PROBLEM DESCRIPTION: Transcribe all of the material below verbatim, leaving out the pictures.
======== DATA PROVIDED ========
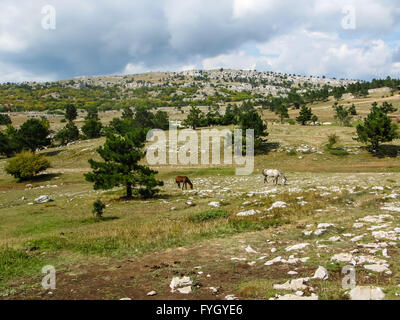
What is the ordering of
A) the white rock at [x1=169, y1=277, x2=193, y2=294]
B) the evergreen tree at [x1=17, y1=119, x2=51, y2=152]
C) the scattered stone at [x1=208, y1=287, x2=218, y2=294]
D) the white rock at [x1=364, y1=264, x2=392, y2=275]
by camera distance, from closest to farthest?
the scattered stone at [x1=208, y1=287, x2=218, y2=294]
the white rock at [x1=364, y1=264, x2=392, y2=275]
the white rock at [x1=169, y1=277, x2=193, y2=294]
the evergreen tree at [x1=17, y1=119, x2=51, y2=152]

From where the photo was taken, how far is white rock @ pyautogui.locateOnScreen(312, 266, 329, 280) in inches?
339

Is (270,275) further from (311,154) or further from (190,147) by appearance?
(190,147)

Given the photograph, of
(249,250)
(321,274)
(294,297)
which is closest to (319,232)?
(249,250)

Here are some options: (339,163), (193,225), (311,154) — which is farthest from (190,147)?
(193,225)

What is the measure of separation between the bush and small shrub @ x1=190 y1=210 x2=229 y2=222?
44.8m

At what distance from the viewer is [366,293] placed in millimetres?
7164

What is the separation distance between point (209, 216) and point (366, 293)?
40.6ft

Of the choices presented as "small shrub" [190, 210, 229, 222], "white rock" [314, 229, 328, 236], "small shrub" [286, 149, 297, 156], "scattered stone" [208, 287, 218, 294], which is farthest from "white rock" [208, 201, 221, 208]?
"small shrub" [286, 149, 297, 156]

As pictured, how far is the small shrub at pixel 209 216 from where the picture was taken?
18.8 meters

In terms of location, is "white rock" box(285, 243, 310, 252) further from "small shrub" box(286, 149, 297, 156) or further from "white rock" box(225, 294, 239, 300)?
"small shrub" box(286, 149, 297, 156)

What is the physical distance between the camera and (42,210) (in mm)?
26297

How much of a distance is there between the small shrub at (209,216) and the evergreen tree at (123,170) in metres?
10.4

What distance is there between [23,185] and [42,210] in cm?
2885

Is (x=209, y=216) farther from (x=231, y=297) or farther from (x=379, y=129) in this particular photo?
(x=379, y=129)
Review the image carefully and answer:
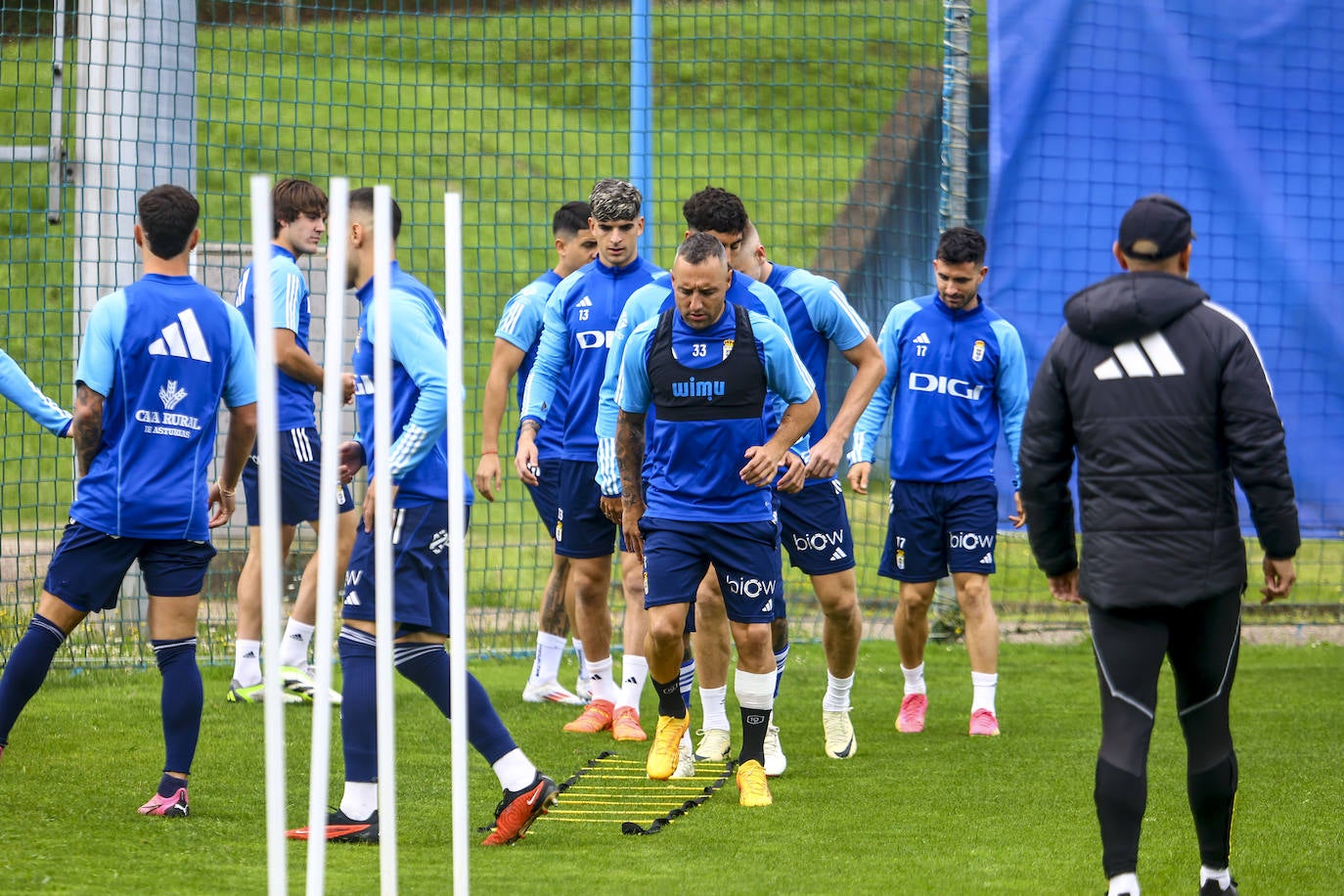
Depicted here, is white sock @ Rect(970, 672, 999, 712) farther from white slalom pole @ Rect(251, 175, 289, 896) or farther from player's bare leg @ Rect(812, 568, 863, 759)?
white slalom pole @ Rect(251, 175, 289, 896)

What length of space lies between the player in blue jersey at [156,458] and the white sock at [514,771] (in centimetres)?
109

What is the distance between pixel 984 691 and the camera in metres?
7.19

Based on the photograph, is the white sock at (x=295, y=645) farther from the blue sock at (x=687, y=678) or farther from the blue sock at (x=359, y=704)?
the blue sock at (x=359, y=704)

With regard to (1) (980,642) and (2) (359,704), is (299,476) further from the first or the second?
(1) (980,642)

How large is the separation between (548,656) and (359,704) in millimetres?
2917

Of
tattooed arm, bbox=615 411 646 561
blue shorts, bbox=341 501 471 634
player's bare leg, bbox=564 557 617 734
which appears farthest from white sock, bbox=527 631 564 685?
blue shorts, bbox=341 501 471 634

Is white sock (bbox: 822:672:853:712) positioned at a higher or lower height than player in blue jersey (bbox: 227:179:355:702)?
lower

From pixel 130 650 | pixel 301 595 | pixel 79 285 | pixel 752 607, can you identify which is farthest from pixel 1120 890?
pixel 79 285

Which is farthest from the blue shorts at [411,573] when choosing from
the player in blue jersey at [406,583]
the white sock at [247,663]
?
the white sock at [247,663]

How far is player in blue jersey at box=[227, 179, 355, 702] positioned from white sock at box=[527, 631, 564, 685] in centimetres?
98

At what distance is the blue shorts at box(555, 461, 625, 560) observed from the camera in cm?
705

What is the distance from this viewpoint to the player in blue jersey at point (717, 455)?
555 cm

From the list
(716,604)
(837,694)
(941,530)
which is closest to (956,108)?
(941,530)

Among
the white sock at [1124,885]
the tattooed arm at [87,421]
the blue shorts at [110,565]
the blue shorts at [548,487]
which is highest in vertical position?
the tattooed arm at [87,421]
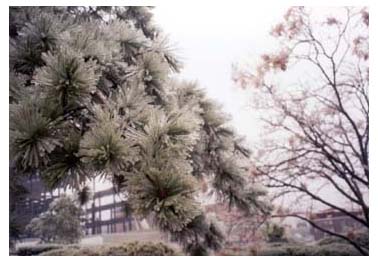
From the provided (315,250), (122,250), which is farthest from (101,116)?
(315,250)

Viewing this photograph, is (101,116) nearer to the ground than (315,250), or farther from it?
farther from it

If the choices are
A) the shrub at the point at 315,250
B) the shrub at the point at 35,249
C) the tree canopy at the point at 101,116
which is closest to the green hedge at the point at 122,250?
the shrub at the point at 35,249

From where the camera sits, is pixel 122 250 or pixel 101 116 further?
pixel 122 250

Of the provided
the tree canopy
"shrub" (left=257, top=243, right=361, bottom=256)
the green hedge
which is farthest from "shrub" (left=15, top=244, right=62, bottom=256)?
"shrub" (left=257, top=243, right=361, bottom=256)

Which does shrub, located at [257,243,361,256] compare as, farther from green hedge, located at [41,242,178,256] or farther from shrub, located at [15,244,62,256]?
shrub, located at [15,244,62,256]

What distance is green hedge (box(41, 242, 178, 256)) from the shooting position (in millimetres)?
1573

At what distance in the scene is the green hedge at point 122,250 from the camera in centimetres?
157

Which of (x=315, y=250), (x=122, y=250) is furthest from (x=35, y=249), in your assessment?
(x=315, y=250)

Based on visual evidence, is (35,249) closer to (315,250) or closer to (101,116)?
(101,116)

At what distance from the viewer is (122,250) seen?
1590 mm

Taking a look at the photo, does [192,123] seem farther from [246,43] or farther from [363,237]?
[363,237]

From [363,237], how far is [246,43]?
0.85 metres

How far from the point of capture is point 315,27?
1.63 meters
========
FULL ANSWER:
What is the ordering of
A) the white rock at [x1=169, y1=277, x2=193, y2=294]
B) the evergreen tree at [x1=17, y1=119, x2=51, y2=152]
C) the scattered stone at [x1=208, y1=287, x2=218, y2=294]
D) the white rock at [x1=364, y1=264, x2=392, y2=275]
by camera distance, from closest to farthest?
the scattered stone at [x1=208, y1=287, x2=218, y2=294]
the white rock at [x1=364, y1=264, x2=392, y2=275]
the white rock at [x1=169, y1=277, x2=193, y2=294]
the evergreen tree at [x1=17, y1=119, x2=51, y2=152]

From where the photo was taken, how far is white rock @ pyautogui.locateOnScreen(312, 266, 329, 280) in inches?
339

Is (270,275) further from (311,154) or further from (190,147) by appearance?
(190,147)

Given the photograph, of
(249,250)
(321,274)
(294,297)
which is closest to (319,232)?
(249,250)

Here are some options: (339,163), (193,225), (311,154) — which is farthest from (190,147)?
(193,225)

What is the measure of separation between the bush and small shrub @ x1=190 y1=210 x2=229 y2=222?
44.8m

At what distance from the viewer is [366,293] placed in millimetres?
7164

What is the separation distance between point (209, 216) and point (366, 293)?
40.6ft

Of the choices presented as "small shrub" [190, 210, 229, 222], "white rock" [314, 229, 328, 236], "small shrub" [286, 149, 297, 156], "scattered stone" [208, 287, 218, 294], which is farthest from "white rock" [208, 201, 221, 208]?
"small shrub" [286, 149, 297, 156]

As pictured, how far is the small shrub at pixel 209 216 from where the picture was taken?
18.8 meters

In terms of location, is "white rock" box(285, 243, 310, 252) further from "small shrub" box(286, 149, 297, 156) or further from "white rock" box(225, 294, 239, 300)?
"small shrub" box(286, 149, 297, 156)

What is the physical distance between the camera and (42,210) (in mm)?
26297

How much of a distance is there between the small shrub at (209,216) and the evergreen tree at (123,170) in metres?
10.4

What distance is there between [23,185] and [42,210] in cm?
2885

Is (x=209, y=216) farther from (x=231, y=297) or farther from (x=379, y=129) in this particular photo?
(x=379, y=129)
Review the image carefully and answer:
Depicted here, is white sock @ Rect(970, 672, 999, 712) farther from white slalom pole @ Rect(251, 175, 289, 896) or farther from player's bare leg @ Rect(812, 568, 863, 759)?
white slalom pole @ Rect(251, 175, 289, 896)

What length of space lies between the player in blue jersey at [156,458] and the white sock at [514,771] (in centimetres)?
109

What is the distance between pixel 984 691 and the camera in metres?
7.19

Based on the photograph, is the white sock at (x=295, y=645) farther from the blue sock at (x=687, y=678) or farther from the blue sock at (x=359, y=704)?
the blue sock at (x=359, y=704)

With regard to (1) (980,642) and (2) (359,704), is (299,476) further from the first or the second?
(1) (980,642)

How large is the separation between (548,656) and (359,704) in millimetres?
2917

Of
tattooed arm, bbox=615 411 646 561
blue shorts, bbox=341 501 471 634
player's bare leg, bbox=564 557 617 734
which appears farthest from white sock, bbox=527 631 564 685?
blue shorts, bbox=341 501 471 634

Is white sock (bbox: 822:672:853:712) positioned at a higher or lower height than player in blue jersey (bbox: 227:179:355:702)?
lower

From pixel 130 650 | pixel 301 595 | pixel 79 285 | pixel 752 607, can you identify which is farthest from pixel 1120 890?
pixel 79 285

Which is farthest from the blue shorts at [411,573] when choosing from
the player in blue jersey at [406,583]
the white sock at [247,663]
?
the white sock at [247,663]

How far is player in blue jersey at box=[227, 179, 355, 702] positioned from white sock at box=[527, 631, 564, 685] in centimetres?
98

At what distance is the blue shorts at box(555, 461, 625, 560) observed from the camera in cm?
705

What is the distance from this viewpoint to the player in blue jersey at point (717, 455)?
555 cm

From the list
(716,604)
(837,694)
(941,530)
which is closest to (956,108)?
(941,530)

Among
the white sock at [1124,885]
the tattooed arm at [87,421]
the blue shorts at [110,565]
the blue shorts at [548,487]
which is highest in vertical position?
the tattooed arm at [87,421]
From the provided (315,250), (122,250), which is farthest from (101,116)?
(315,250)

Viewing this photograph, is (101,116) nearer to the ground than (315,250), or farther from it?
farther from it

If the choices are
A) the shrub at the point at 315,250
B) the shrub at the point at 35,249
C) the tree canopy at the point at 101,116
which is closest to the green hedge at the point at 122,250?
the shrub at the point at 35,249

From where the camera sits, is pixel 122 250 or pixel 101 116 further?
pixel 122 250

Of the provided
the tree canopy
"shrub" (left=257, top=243, right=361, bottom=256)
the green hedge
which is farthest from "shrub" (left=15, top=244, right=62, bottom=256)?
"shrub" (left=257, top=243, right=361, bottom=256)

Which does shrub, located at [257,243,361,256] compare as, farther from green hedge, located at [41,242,178,256] or farther from shrub, located at [15,244,62,256]?
shrub, located at [15,244,62,256]

What distance is green hedge (box(41, 242, 178, 256)) from the shooting position (in millimetres)?
1573

At what distance in the scene is the green hedge at point 122,250 from the camera in centimetres?
157

Which of (x=315, y=250), (x=122, y=250) is furthest from (x=35, y=249), in your assessment?
(x=315, y=250)

Based on visual evidence, is (35,249) closer to (315,250) or closer to (101,116)?
(101,116)

At what distance from the viewer is (122,250) seen?
1590 mm

Taking a look at the photo, does [192,123] seem farther from [246,43] or farther from [363,237]?
[363,237]

From [363,237], how far is [246,43]?
0.85 metres

How far from the point of capture is point 315,27?
1.63 meters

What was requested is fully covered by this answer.